#### PROBLEM DETAILS
The entries must be repeated verbatim, and their images left out.

#### MATERIAL SUPPLIED
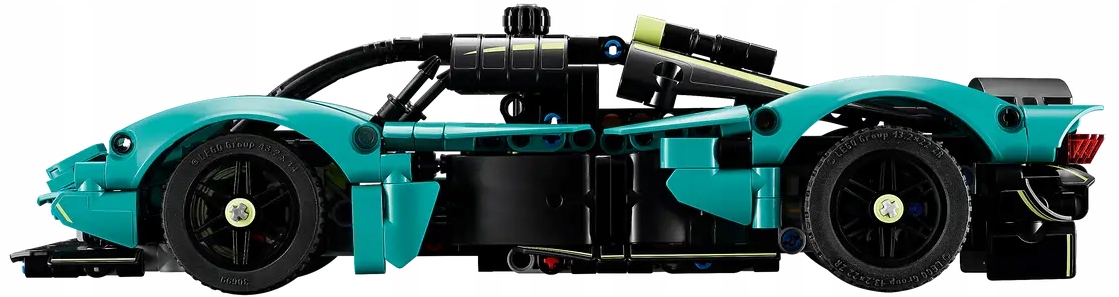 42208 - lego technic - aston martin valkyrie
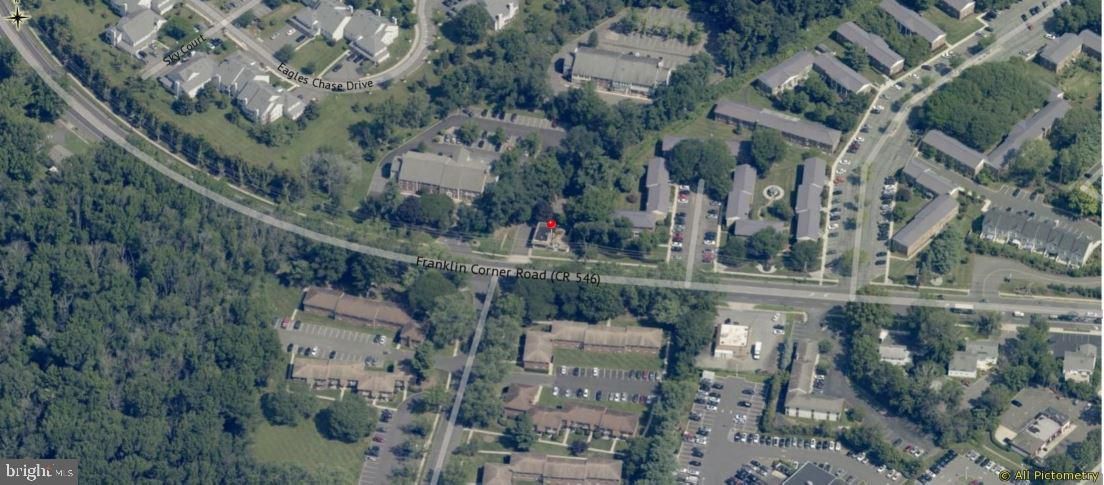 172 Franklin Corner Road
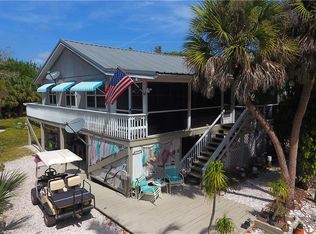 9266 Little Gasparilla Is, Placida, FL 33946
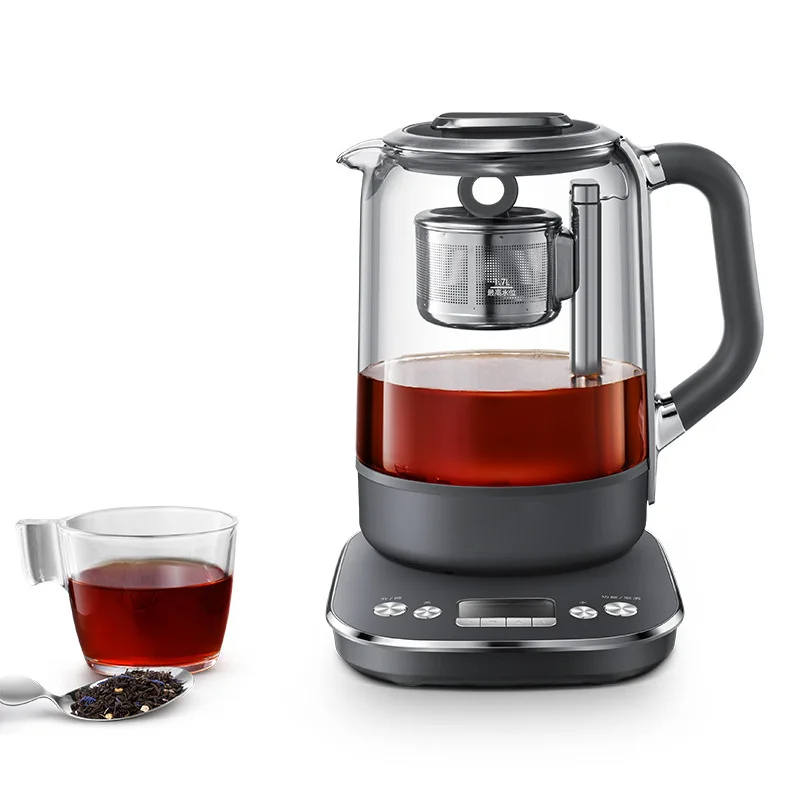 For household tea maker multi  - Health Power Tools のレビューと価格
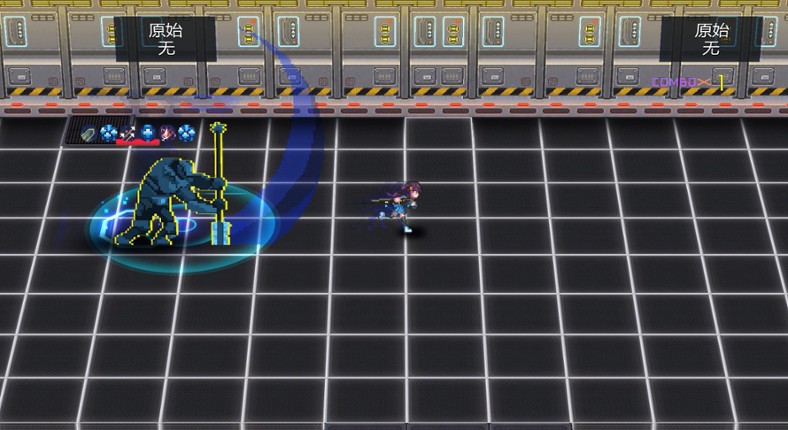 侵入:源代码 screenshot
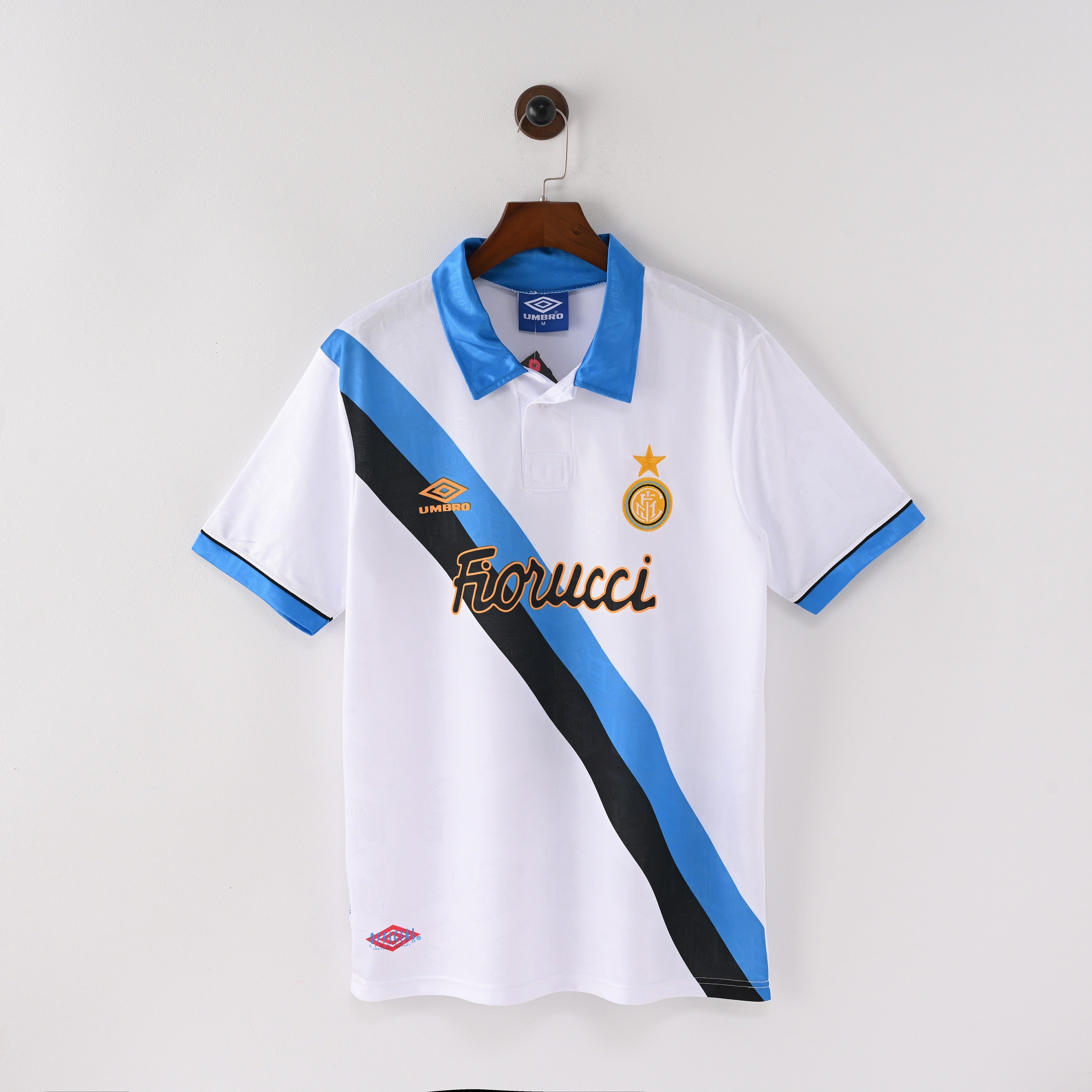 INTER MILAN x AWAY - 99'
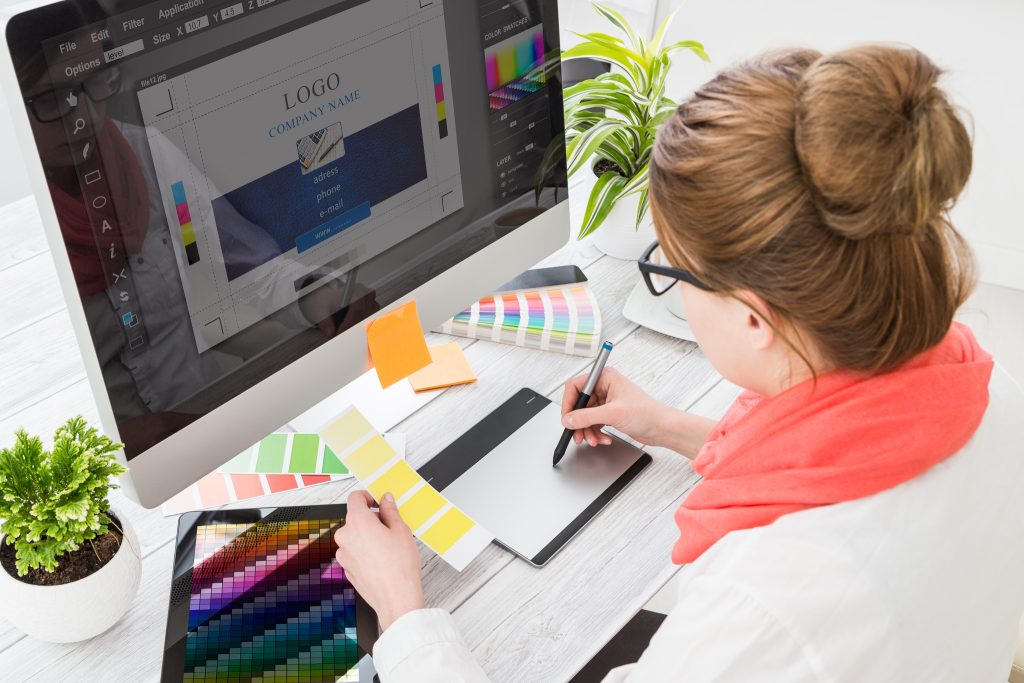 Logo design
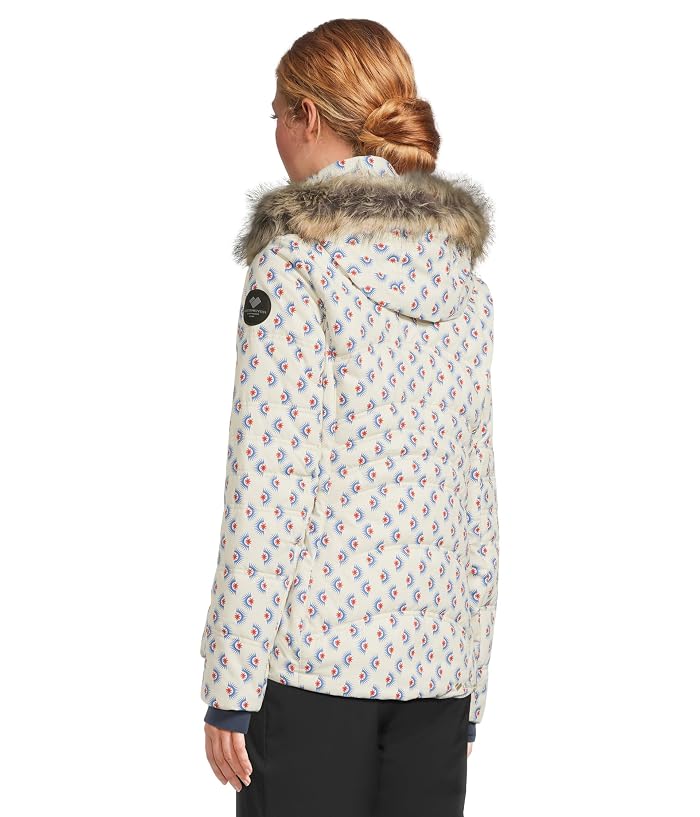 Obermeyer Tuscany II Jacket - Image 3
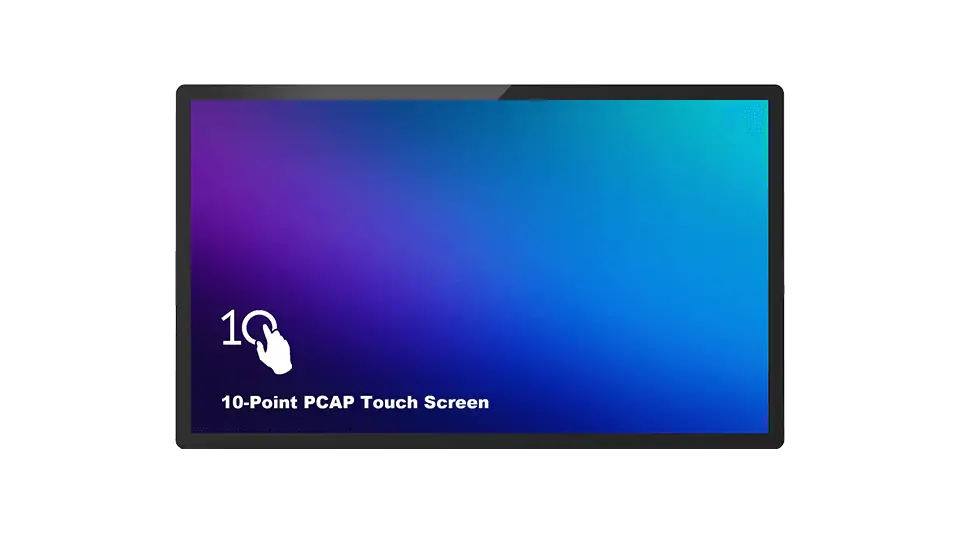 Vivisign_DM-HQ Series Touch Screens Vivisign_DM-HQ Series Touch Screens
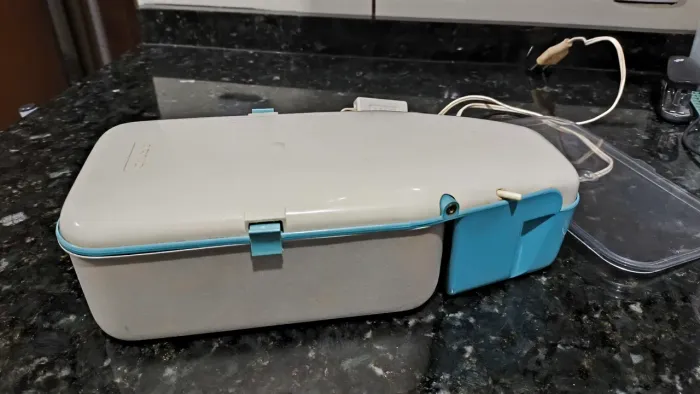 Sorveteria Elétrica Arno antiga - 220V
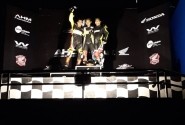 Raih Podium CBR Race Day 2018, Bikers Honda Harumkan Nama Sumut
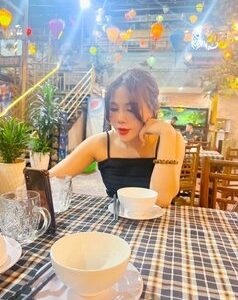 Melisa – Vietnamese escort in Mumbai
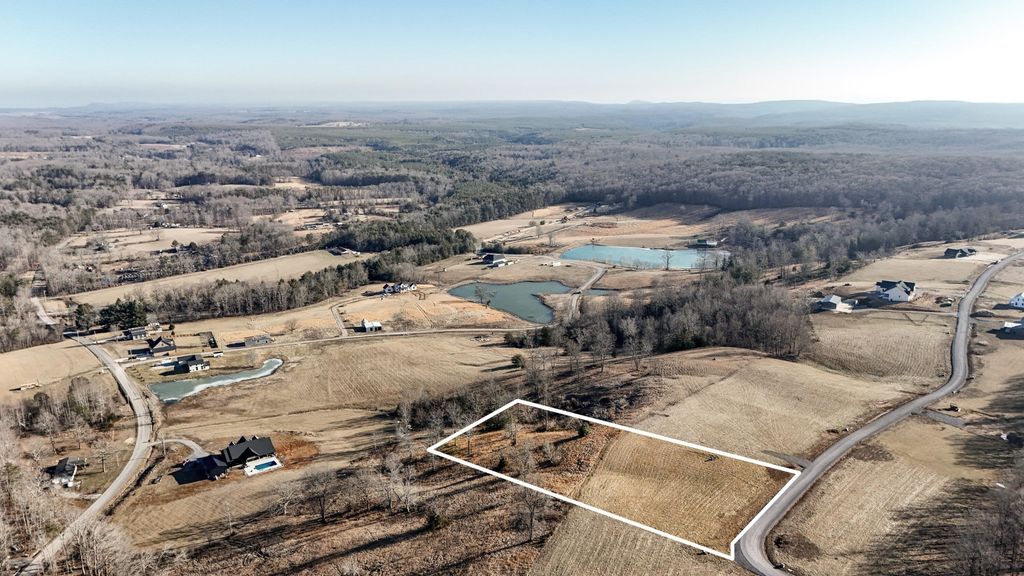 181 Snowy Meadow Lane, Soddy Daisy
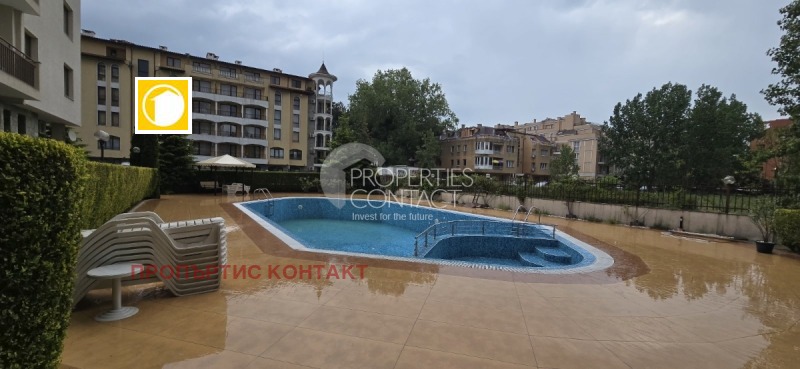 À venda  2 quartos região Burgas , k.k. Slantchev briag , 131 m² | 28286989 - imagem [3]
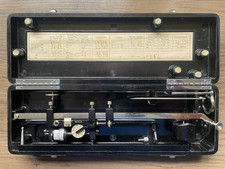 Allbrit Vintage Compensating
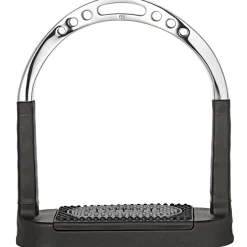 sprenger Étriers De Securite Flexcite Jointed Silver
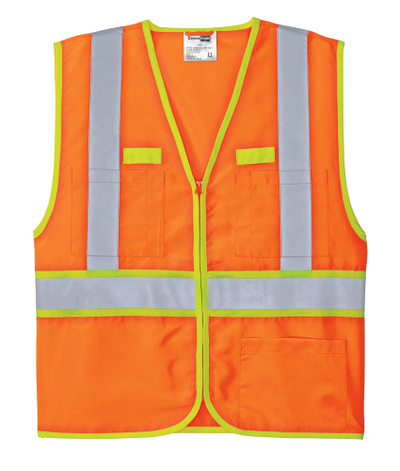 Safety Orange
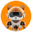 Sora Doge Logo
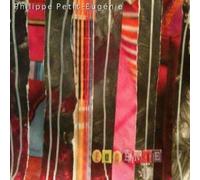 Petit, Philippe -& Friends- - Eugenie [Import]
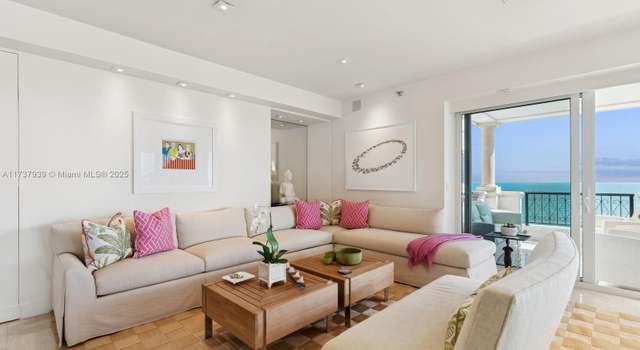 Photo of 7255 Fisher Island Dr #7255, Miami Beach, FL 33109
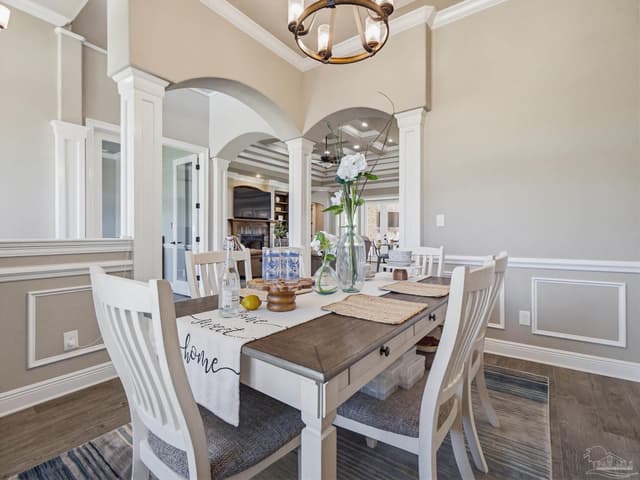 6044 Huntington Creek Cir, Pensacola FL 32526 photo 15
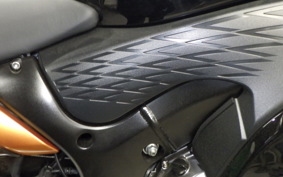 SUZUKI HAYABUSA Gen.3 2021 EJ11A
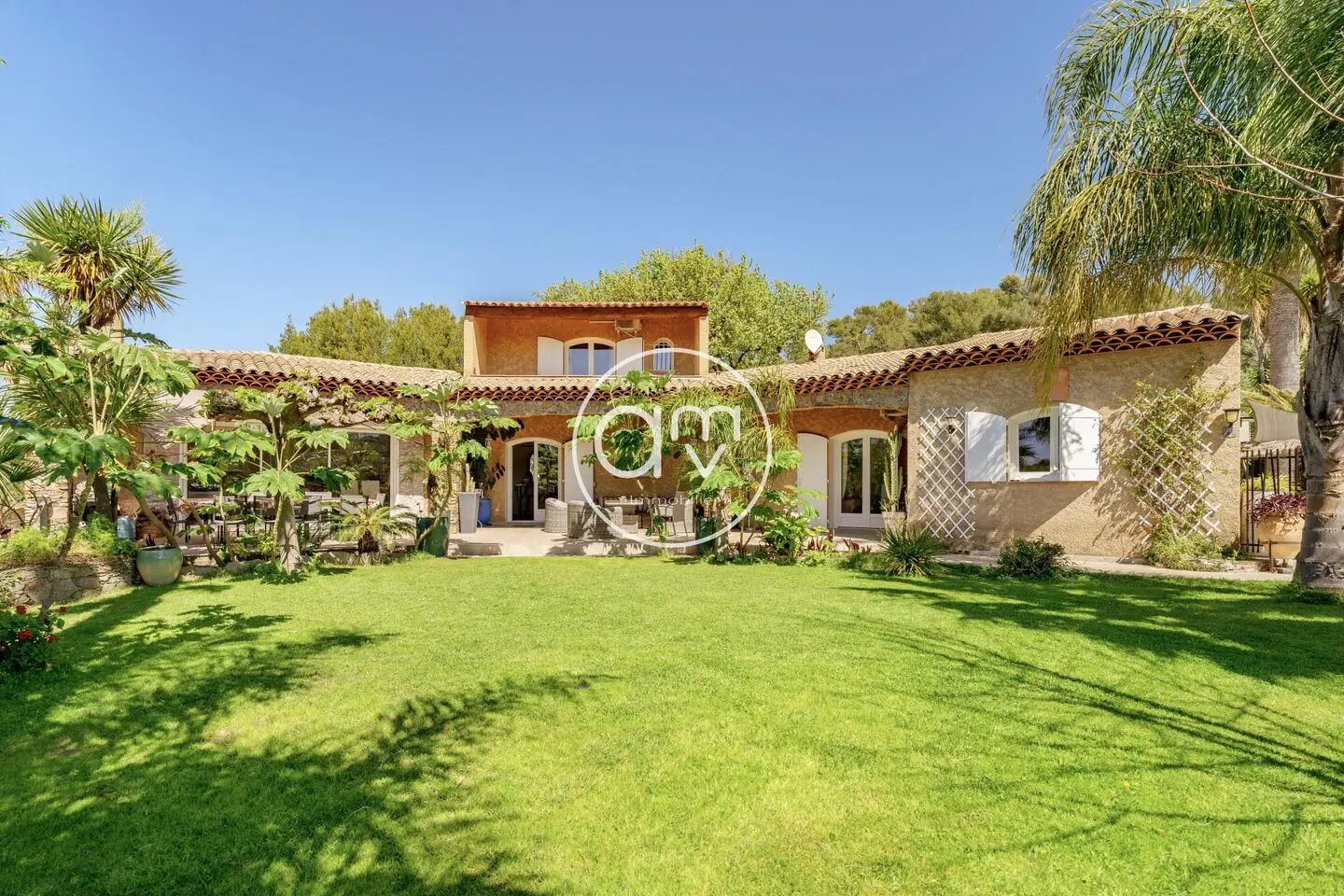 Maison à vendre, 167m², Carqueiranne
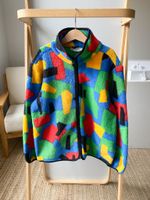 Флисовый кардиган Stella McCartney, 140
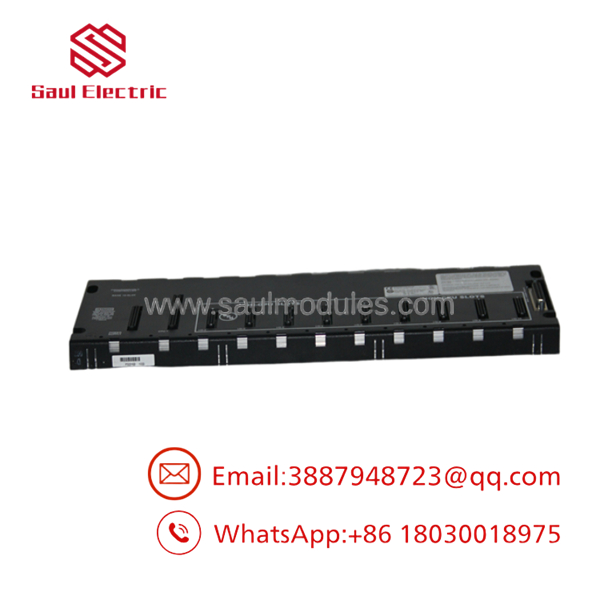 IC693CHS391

#### RESULT
 42208 - lego technic - aston martin valkyrie
 172 Franklin Corner Road
 9266 Little Gasparilla Is, Placida, FL 33946
 For household tea maker multi  - Health Power Tools のレビューと価格
 侵入:源代码 screenshot
 INTER MILAN x AWAY - 99'
 Logo design
 Obermeyer Tuscany II Jacket - Image 3
 Vivisign_DM-HQ Series Touch Screens Vivisign_DM-HQ Series Touch Screens
 Sorveteria Elétrica Arno antiga - 220V
 Raih Podium CBR Race Day 2018, Bikers Honda Harumkan Nama Sumut
 Melisa – Vietnamese escort in Mumbai
 181 Snowy Meadow Lane, Soddy Daisy
 À venda  2 quartos região Burgas , k.k. Slantchev briag , 131 m² | 28286989 - imagem [3]
 Allbrit Vintage Compensating
 sprenger Étriers De Securite Flexcite Jointed Silver
 Safety Orange
 Sora Doge Logo
 Petit, Philippe -& Friends- - Eugenie [Import]
 Photo of 7255 Fisher Island Dr #7255, Miami Beach, FL 33109
 6044 Huntington Creek Cir, Pensacola FL 32526 photo 15
 SUZUKI HAYABUSA Gen.3 2021 EJ11A
 Maison à vendre, 167m², Carqueiranne
 Флисовый кардиган Stella McCartney, 140
 IC693CHS391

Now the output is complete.